As these types of events go, it was no ordinary groundbreaking.
Given the event’s size, scope and honoured guests – not to mention it included the bestowing of just the fifth honourary Canadian citizenship since 1985 – it’s fairly easy to see why. Last Friday, in the Eglinton Avenue and Wynford Drive area of the city, was the official groundbreaking of a $300-million Ismaili project. A development that’s been in the works since 2002, it’s set to open in 2013 on 17 acres of land.
Included in the site are the Ismaili Centre Toronto, a public park and the Aga Khan Museum. Canada’s Prime Minister, Stephen Harper, was on hand to present the Aga Khan with the honourary citizenship. The Aga Khan is the 49th hereditary Imam (spiritual leader) of Shia Imami Ismaili Muslims and founder and chair of the Aga Khan Development Network.
For starters, the Ismaili Centre Toronto is just the second building of its kind in this country and sixth in the western world. Included is a place for prayer, a library, youth lounge and public spaces for cultural activities. The park will include reflecting pools and walkways surrounding the other two components.

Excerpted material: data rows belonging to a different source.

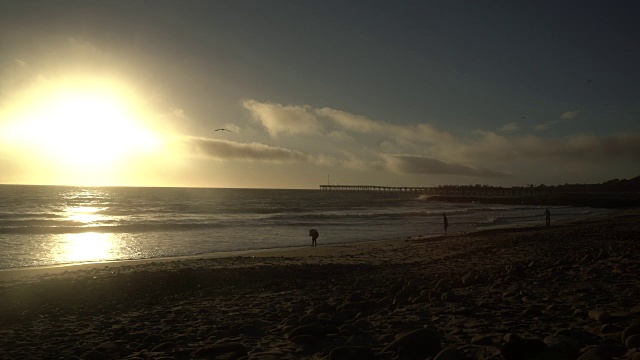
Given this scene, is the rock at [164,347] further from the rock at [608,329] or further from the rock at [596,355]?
the rock at [608,329]

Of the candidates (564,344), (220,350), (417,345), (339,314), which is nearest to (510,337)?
(564,344)

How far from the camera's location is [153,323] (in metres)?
7.95

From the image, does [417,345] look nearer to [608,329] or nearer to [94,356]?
[608,329]

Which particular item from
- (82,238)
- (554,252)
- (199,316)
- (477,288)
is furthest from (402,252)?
(82,238)

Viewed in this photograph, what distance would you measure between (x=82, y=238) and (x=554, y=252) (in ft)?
89.5

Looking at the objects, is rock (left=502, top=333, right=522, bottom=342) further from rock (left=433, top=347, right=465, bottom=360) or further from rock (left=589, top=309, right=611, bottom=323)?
rock (left=589, top=309, right=611, bottom=323)

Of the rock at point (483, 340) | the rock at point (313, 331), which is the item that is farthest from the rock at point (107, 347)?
the rock at point (483, 340)

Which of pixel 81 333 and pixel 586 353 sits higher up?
pixel 586 353

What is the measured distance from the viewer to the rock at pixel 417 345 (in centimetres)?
524

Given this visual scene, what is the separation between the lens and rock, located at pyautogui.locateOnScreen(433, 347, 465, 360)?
4.85m

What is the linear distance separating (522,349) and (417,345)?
3.77 feet

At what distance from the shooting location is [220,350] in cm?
598

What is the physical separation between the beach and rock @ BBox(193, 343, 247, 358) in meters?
0.02

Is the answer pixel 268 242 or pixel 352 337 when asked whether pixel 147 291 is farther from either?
pixel 268 242
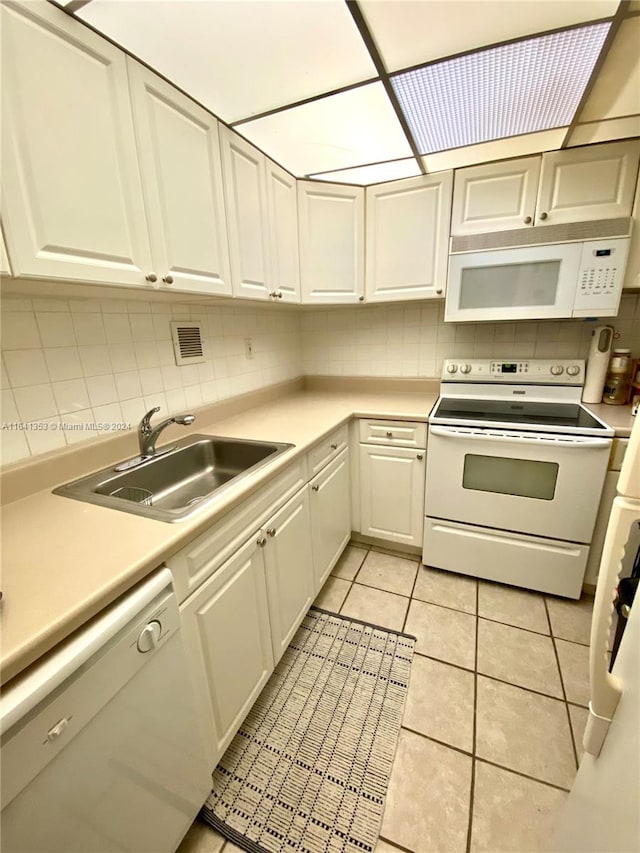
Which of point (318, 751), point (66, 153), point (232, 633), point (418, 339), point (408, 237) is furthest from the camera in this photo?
point (418, 339)

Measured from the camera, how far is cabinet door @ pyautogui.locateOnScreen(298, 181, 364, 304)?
6.21 ft

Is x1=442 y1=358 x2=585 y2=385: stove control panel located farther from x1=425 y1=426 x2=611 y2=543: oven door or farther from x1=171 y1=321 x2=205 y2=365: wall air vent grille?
x1=171 y1=321 x2=205 y2=365: wall air vent grille

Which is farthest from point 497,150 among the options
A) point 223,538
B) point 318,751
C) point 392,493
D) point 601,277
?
point 318,751

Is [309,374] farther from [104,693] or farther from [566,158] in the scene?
[104,693]

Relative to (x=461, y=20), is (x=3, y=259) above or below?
below

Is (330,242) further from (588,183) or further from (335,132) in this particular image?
(588,183)

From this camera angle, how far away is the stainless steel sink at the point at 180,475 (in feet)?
3.58

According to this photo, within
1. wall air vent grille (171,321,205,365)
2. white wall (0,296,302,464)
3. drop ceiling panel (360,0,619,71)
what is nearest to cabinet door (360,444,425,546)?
white wall (0,296,302,464)

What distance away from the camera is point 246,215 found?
148 cm

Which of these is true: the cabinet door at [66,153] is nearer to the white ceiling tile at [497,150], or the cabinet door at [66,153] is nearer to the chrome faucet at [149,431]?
the chrome faucet at [149,431]

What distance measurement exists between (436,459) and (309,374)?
1.21 m

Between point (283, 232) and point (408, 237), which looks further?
point (408, 237)

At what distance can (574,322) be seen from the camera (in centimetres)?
192

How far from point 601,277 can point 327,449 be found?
4.84 ft
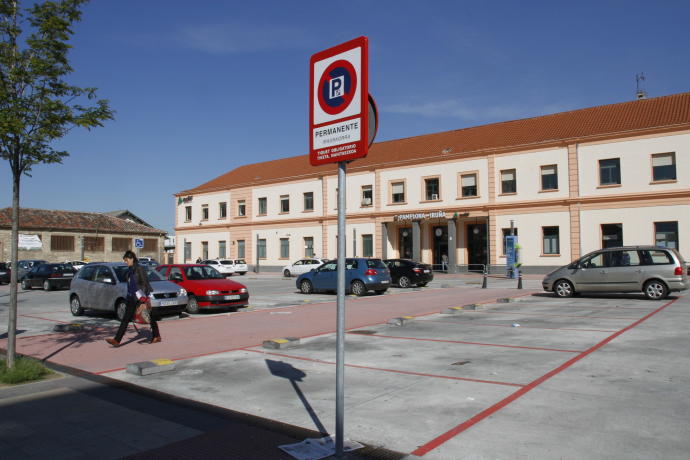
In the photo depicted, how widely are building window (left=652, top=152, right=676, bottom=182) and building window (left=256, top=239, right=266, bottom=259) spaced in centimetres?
3169

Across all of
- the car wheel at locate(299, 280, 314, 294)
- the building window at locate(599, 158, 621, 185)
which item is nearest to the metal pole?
the car wheel at locate(299, 280, 314, 294)

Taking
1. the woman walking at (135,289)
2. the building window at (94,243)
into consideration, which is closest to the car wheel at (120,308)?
the woman walking at (135,289)

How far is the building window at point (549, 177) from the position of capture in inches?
1351

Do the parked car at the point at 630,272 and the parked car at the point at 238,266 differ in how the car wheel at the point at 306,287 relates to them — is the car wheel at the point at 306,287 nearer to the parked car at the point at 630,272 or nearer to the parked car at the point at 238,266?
the parked car at the point at 630,272

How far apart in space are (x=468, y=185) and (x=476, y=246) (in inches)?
172

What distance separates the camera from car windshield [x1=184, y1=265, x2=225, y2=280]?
16031 millimetres

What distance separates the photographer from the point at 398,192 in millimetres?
41250

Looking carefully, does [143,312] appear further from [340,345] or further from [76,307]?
[340,345]

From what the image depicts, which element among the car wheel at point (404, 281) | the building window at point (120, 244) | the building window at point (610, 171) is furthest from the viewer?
the building window at point (120, 244)

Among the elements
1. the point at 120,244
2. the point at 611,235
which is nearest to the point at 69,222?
the point at 120,244

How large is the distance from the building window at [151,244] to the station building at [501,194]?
17.2 m

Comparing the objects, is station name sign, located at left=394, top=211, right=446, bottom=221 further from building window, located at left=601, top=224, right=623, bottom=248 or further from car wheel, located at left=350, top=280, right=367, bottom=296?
car wheel, located at left=350, top=280, right=367, bottom=296

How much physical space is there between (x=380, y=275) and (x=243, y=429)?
16426mm

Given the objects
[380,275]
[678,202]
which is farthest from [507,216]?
[380,275]
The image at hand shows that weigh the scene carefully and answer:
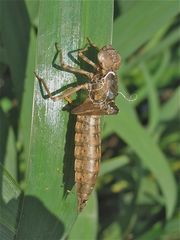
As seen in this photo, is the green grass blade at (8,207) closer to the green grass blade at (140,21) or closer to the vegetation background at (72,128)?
the vegetation background at (72,128)

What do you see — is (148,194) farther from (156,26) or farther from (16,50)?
(16,50)

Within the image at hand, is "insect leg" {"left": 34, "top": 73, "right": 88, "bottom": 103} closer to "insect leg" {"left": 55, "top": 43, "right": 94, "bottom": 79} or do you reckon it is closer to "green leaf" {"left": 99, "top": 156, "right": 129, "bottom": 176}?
"insect leg" {"left": 55, "top": 43, "right": 94, "bottom": 79}

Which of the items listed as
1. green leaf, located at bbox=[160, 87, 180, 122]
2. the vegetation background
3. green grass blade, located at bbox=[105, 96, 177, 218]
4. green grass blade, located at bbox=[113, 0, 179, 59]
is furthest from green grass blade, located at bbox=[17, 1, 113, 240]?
green leaf, located at bbox=[160, 87, 180, 122]

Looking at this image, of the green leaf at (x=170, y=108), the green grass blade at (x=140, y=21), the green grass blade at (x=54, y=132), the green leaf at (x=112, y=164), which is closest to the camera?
the green grass blade at (x=54, y=132)

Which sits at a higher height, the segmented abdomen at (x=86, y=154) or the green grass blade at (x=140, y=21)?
the green grass blade at (x=140, y=21)

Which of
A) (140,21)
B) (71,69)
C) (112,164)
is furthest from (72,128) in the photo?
(112,164)

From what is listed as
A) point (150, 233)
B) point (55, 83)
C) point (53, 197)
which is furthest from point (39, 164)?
point (150, 233)

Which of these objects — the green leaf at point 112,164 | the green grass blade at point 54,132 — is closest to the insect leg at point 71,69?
the green grass blade at point 54,132
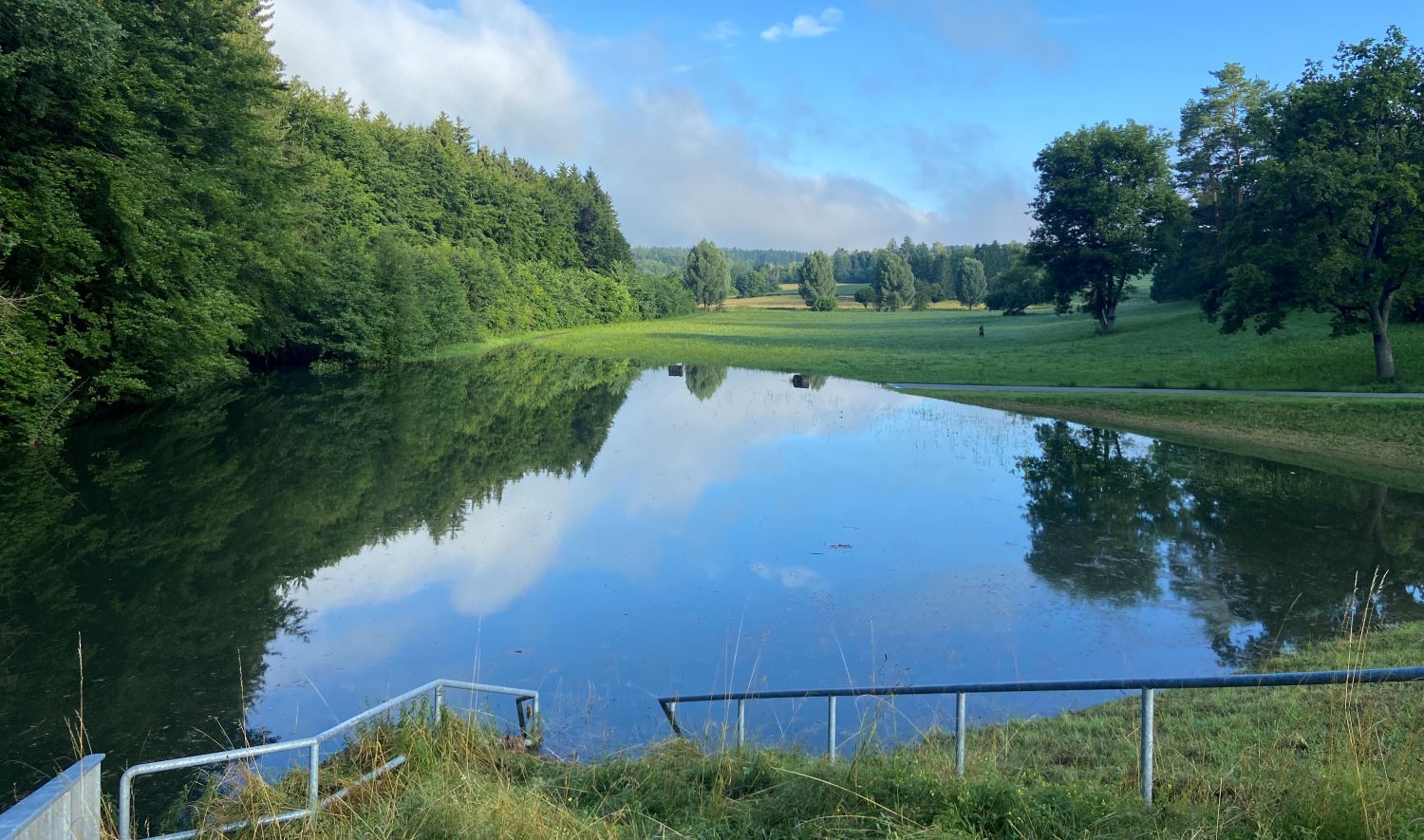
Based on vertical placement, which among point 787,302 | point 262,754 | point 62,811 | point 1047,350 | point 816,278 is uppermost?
point 816,278

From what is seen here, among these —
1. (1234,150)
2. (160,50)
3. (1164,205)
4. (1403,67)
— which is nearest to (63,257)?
(160,50)

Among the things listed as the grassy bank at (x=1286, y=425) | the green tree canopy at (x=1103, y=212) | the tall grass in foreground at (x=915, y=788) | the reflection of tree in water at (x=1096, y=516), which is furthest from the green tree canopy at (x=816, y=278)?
the tall grass in foreground at (x=915, y=788)

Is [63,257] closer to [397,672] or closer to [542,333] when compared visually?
[397,672]

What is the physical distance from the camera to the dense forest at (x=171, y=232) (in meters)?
23.2

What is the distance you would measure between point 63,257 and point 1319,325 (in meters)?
47.6

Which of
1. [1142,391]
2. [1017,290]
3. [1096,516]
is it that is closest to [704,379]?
[1142,391]

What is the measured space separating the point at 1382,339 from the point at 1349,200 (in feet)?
16.9

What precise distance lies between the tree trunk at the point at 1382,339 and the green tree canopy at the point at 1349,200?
4 cm

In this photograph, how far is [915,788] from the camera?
5.00 meters

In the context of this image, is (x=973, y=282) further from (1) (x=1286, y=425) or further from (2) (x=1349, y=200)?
(1) (x=1286, y=425)

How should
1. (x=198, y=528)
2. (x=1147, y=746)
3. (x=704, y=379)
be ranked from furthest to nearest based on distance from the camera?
1. (x=704, y=379)
2. (x=198, y=528)
3. (x=1147, y=746)

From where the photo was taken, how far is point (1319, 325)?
41.5 meters

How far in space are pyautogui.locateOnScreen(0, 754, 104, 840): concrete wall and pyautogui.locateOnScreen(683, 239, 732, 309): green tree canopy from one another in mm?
131190

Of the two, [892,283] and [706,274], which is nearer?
[892,283]
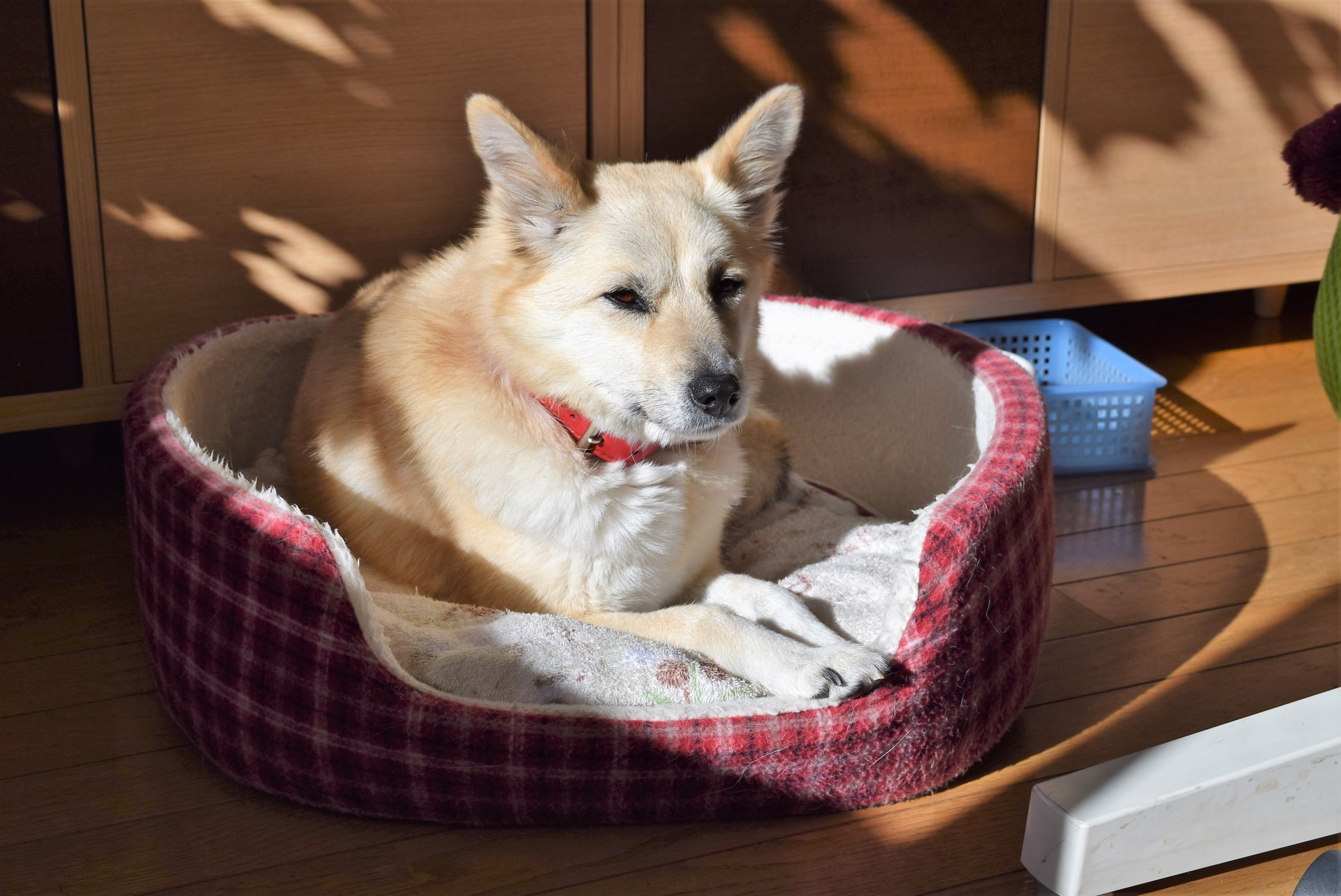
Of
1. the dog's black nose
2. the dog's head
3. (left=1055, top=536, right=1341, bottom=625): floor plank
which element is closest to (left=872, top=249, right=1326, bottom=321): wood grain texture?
(left=1055, top=536, right=1341, bottom=625): floor plank

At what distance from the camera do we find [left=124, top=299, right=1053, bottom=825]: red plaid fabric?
4.91 feet

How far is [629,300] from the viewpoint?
1684 millimetres

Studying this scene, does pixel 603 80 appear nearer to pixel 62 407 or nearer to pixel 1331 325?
pixel 62 407

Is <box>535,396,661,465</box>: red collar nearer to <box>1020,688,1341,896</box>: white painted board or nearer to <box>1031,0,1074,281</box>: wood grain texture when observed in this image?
<box>1020,688,1341,896</box>: white painted board

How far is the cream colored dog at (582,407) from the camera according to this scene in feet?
5.43

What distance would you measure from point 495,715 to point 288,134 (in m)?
1.38

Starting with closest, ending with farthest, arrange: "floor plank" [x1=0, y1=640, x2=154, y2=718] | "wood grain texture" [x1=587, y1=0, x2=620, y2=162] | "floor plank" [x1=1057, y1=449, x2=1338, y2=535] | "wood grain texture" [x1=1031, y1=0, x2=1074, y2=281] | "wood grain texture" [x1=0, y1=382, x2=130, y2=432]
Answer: "floor plank" [x1=0, y1=640, x2=154, y2=718] → "wood grain texture" [x1=0, y1=382, x2=130, y2=432] → "wood grain texture" [x1=587, y1=0, x2=620, y2=162] → "floor plank" [x1=1057, y1=449, x2=1338, y2=535] → "wood grain texture" [x1=1031, y1=0, x2=1074, y2=281]

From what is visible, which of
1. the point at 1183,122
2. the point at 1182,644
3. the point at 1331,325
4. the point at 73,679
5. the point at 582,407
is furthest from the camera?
the point at 1183,122

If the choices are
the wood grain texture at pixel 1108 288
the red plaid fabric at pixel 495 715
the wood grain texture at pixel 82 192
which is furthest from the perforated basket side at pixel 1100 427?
the wood grain texture at pixel 82 192

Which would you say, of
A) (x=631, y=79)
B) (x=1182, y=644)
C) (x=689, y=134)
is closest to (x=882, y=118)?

As for the museum, it’s absolutely noteworthy that this project is the first of its kind in the western world. Containing art and artifacts covering a 1,000-year period of Islamic history, the museum is intended to serve as an educational institution showcasing the heritage of Muslim civilizations and their attendant diversities.
This development is significant on several levels. At the most local of those levels and from a community development standpoint, the project will surely prove transformative to the area of the city it’s situated in, the south-eastern reaches of North York.
Overall, for the city, which is already home to a vibrant and diverse artistic and cultural community, the project will surely continue to broaden and enhance that appeal.
Perhaps most importantly, however, it’s also a fitting reflection of Toronto, one of the most diverse urban centres on the continent, and its people. Indeed, it’s something for the city to celebrate and be proud of. Ultimately, the project has the strong potential to be one that honours the past, fits in to the present day, and hopefully looks forward to the future.
It only makes sense the makeup of Toronto and its component communities should be reflected in the places we live, work, play, worship and learn. We eagerly await the outcome.